▶ _Your objective_
Beginning at the line containing "What is the distance from the small" and continuing to the end of the records below, give each line again exactly as it stands, and only those lines.

Extracted data entries
** start **
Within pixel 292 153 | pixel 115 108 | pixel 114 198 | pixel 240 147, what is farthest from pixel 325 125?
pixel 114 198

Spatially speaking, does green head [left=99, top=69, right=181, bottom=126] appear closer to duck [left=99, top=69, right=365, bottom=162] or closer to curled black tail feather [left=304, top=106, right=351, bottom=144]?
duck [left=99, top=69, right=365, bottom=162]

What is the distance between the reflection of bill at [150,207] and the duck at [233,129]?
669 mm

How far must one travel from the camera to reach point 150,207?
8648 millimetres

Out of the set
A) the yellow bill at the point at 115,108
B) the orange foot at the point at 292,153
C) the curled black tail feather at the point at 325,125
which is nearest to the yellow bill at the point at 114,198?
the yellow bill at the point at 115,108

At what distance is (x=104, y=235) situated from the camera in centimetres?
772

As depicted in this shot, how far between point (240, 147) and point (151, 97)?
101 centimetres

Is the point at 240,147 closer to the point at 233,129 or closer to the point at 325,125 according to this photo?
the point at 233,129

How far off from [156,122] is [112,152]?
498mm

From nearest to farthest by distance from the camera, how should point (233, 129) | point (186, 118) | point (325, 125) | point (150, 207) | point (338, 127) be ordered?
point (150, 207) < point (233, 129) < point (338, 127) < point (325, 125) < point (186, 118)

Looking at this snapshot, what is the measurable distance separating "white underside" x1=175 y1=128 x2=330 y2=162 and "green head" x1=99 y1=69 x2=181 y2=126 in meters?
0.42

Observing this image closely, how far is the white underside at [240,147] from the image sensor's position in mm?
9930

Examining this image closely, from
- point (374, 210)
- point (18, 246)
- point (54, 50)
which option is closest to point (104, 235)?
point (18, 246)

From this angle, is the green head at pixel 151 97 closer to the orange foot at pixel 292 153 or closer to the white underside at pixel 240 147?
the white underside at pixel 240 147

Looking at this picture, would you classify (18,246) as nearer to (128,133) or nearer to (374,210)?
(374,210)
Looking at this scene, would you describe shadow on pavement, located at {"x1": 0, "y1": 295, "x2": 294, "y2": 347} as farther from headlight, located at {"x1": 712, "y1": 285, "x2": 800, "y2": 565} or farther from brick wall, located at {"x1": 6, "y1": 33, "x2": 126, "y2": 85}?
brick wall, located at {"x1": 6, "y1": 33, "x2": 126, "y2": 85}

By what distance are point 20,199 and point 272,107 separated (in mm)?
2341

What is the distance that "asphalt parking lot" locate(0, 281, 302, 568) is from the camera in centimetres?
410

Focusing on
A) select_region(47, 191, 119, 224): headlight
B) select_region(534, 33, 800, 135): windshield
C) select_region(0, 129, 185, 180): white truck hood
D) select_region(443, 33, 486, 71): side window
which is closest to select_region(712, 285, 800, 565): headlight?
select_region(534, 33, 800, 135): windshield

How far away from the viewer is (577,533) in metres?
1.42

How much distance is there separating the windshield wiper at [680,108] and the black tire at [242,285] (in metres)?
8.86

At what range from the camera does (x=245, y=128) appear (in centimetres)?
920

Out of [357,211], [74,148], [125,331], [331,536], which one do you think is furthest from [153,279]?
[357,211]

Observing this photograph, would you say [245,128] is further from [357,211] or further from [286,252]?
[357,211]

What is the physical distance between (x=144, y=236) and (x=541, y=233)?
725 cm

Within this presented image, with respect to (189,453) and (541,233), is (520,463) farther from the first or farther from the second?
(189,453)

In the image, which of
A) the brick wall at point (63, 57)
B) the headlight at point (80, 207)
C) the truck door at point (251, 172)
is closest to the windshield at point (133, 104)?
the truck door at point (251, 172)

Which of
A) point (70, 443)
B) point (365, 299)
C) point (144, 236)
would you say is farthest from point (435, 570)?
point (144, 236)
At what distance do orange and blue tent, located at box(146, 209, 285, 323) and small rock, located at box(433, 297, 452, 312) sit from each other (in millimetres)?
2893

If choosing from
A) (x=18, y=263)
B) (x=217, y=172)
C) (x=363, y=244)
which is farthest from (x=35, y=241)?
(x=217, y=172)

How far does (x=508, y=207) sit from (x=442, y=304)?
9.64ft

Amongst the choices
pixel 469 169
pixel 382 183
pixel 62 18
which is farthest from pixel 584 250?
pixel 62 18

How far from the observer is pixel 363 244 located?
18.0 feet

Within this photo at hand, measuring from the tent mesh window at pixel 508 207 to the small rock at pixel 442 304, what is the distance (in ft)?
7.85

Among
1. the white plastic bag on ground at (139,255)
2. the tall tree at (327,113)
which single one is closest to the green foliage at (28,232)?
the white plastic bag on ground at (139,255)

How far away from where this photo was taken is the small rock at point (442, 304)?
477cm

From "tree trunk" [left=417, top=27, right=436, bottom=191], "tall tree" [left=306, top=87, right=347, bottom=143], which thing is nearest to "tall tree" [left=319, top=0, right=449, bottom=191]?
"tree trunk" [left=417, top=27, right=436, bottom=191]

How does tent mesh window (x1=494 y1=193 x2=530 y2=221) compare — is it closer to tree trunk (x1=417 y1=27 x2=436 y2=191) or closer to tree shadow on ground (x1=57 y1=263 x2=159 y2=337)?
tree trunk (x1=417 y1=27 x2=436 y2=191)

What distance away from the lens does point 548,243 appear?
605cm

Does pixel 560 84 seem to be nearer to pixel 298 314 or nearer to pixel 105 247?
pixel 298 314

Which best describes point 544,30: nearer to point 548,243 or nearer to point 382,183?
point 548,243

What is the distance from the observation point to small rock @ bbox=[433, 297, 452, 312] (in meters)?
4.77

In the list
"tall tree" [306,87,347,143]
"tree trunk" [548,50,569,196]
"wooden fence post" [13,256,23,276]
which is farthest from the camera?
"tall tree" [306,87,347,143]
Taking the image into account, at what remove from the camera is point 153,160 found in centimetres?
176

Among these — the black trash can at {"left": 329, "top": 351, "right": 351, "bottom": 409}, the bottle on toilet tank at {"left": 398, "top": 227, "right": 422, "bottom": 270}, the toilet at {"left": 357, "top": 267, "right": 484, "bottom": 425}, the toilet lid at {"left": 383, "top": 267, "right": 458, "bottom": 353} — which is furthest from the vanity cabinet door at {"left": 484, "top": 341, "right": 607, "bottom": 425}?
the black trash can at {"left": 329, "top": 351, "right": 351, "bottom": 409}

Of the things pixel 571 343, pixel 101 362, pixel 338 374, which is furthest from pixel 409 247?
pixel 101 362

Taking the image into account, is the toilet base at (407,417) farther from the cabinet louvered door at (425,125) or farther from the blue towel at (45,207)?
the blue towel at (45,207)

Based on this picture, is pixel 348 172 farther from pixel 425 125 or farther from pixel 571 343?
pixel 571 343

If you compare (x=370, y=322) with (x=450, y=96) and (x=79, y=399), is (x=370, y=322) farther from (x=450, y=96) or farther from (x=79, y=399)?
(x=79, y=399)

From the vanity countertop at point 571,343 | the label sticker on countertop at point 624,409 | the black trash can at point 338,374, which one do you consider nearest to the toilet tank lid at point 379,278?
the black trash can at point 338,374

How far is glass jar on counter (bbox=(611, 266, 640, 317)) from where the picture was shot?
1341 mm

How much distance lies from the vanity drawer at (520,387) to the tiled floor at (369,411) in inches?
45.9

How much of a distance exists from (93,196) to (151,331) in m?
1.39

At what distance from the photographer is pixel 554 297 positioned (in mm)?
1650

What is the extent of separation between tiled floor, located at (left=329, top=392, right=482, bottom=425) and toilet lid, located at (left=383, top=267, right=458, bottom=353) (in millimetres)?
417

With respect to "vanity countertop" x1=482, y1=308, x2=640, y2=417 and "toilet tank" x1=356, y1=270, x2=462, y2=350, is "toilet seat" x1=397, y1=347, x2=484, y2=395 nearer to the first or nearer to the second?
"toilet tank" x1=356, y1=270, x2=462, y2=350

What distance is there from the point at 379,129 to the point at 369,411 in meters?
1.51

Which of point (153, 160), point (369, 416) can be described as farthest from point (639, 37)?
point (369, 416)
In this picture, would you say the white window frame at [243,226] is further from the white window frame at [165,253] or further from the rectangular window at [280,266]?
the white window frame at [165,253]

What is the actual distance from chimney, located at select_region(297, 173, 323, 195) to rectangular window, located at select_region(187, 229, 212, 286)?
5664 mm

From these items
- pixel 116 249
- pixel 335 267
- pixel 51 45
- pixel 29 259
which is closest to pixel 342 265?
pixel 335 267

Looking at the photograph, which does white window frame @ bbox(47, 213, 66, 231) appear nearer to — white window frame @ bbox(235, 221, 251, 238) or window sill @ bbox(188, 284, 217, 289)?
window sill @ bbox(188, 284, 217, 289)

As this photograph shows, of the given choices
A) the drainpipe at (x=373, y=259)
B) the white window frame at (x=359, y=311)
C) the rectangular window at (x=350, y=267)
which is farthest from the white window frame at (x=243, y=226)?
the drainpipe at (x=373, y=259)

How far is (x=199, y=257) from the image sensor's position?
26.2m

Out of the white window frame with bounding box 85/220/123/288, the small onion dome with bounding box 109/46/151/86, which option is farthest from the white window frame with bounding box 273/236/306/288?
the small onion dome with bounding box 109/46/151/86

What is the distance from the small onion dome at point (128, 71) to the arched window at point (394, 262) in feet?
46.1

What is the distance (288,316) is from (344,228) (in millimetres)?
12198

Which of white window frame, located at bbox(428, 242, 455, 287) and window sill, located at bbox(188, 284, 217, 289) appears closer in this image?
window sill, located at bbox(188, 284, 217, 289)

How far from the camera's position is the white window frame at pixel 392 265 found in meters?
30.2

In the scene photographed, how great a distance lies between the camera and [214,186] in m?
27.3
** end **
▶ _Complete output_
What is the distance from the small onion dome at point (128, 71) to the arched window at point (394, 262) in feet?
46.1

What is the distance (288,316) is from (344,228) (in millimetres)?
12198

Which of white window frame, located at bbox(428, 242, 455, 287) and window sill, located at bbox(188, 284, 217, 289) appears closer in this image?
window sill, located at bbox(188, 284, 217, 289)

How far from the camera's position is the white window frame at pixel 392 265 found in meters?
30.2

In the scene photographed, how great a distance lies between the camera and [214,186] in m?
27.3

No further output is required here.